Compliance requirements were set to take effect in September 2024. However, now that the Rule has been struck down in federal court, private funds need not comply unless the Fifth Circuit decision is overturned. As of now, it is unclear what action, if any, the SEC will take following the Fifth Circuit’s ruling, an enormous win for private fund sponsors that would have otherwise expended significant resources preparing to comply with the obligations required by the Rule.

Overview of Vacated Rule

In August 2023, the SEC adopted the Rule by 3-2 vote. The Rule would have had significant effects on the private fund industry. Private Fund Advisors; Documentation of Registered Investment Adviser Compliance Reviews, 88 Fed. Reg. 63206 (Aug. 23, 2023). A group of trade associations challenged the Rule in the US Court of Appeals for the Fifth Circuit, arguing that, among other deficiencies, the SEC lacked statutory authority to promulgate the Rule and there was no factual basis for the key provision of the Rule, making the Rule arbitrary, capricious, and otherwise unlawful under the Administrative Procedure Act.

Fifth Circuit’s Decision

Last week, the Fifth Circuit agreed and vacated the Rule in a 3-0 decision. The SEC argued that it had authority to promulgate the Rule under Sections 211(h) and 206(4) of the Investment Advisers Act of 1940 . The Fifth Circuit determined that, in private funds, it is “the fund itself” that is the client, not the individual investors in the fund. Further, the Fifth Circuit held that the term “investor” as used in Section 211(h) of the Advisers Act is limited to “retail customers,” so Section 211(h) did not provide statutory authority for the Rule. Therefore, the Fifth Circuit held that Section 206(4) of the Advisers Act, which enables the SEC to define and prescribe means to prevent fraudulent, deceptive, or manipulative acts by investment advisors, did not provide statutory authority for the Rule because the SEC did not articulate a rational connection between the Rule and preventing fraud. The Fifth Circuit likewise held that the Advisers Act did not authorize the SEC to require the disclosures mandated by the Rule.

Industry Reactions

The Rule was highly criticized by industry groups before its enactment due to the significant expenditures required for private fund sponsors to comply with its obligations. In particular, the ongoing compliance requirements, including “quarterly statements” and “preferential treatment” disclosures, posed a substantial burden to operating a private fund efficiently.
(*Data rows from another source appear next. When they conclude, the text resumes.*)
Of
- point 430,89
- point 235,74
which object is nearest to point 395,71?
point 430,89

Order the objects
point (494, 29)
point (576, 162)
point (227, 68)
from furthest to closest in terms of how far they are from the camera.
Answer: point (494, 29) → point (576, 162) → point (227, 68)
Meanwhile, private fund investors are critical of the Fifth Circuit’s decision. In a statement from the Institutional Limited Partners Association, a professional organization representing nearly 600 institutions that hold more than $2 trillion private equity assets under management, its CEO stated that the decision to vacate the Rule poses “actual and meaningful risks” related to lack of transparency, conflicts of interest, and internal governance mechanisms designed to protect the capital of public employees often invested in such funds. The statement further expressed concern that the Fifth Circuit’s decision may jeopardize the SEC’s authority to regulate the private fund industry.


Indeed, the Fifth Circuit’s decision potentially provides industry groups ammunition to challenge other rules and proposed rules promulgated under Sections 206(4) and 211(h) of the Advisers Act.

The SEC has not yet indicated whether it will challenge the panel’s decision through a request for rehearing en banc before the Fifth Circuit and or whether it will file a petition for certiorari with the US Supreme Court. Meanwhile, the Rule’s compliance deadlines, which were set to begin in September 2024, have been vacated along with the rest of the Rule.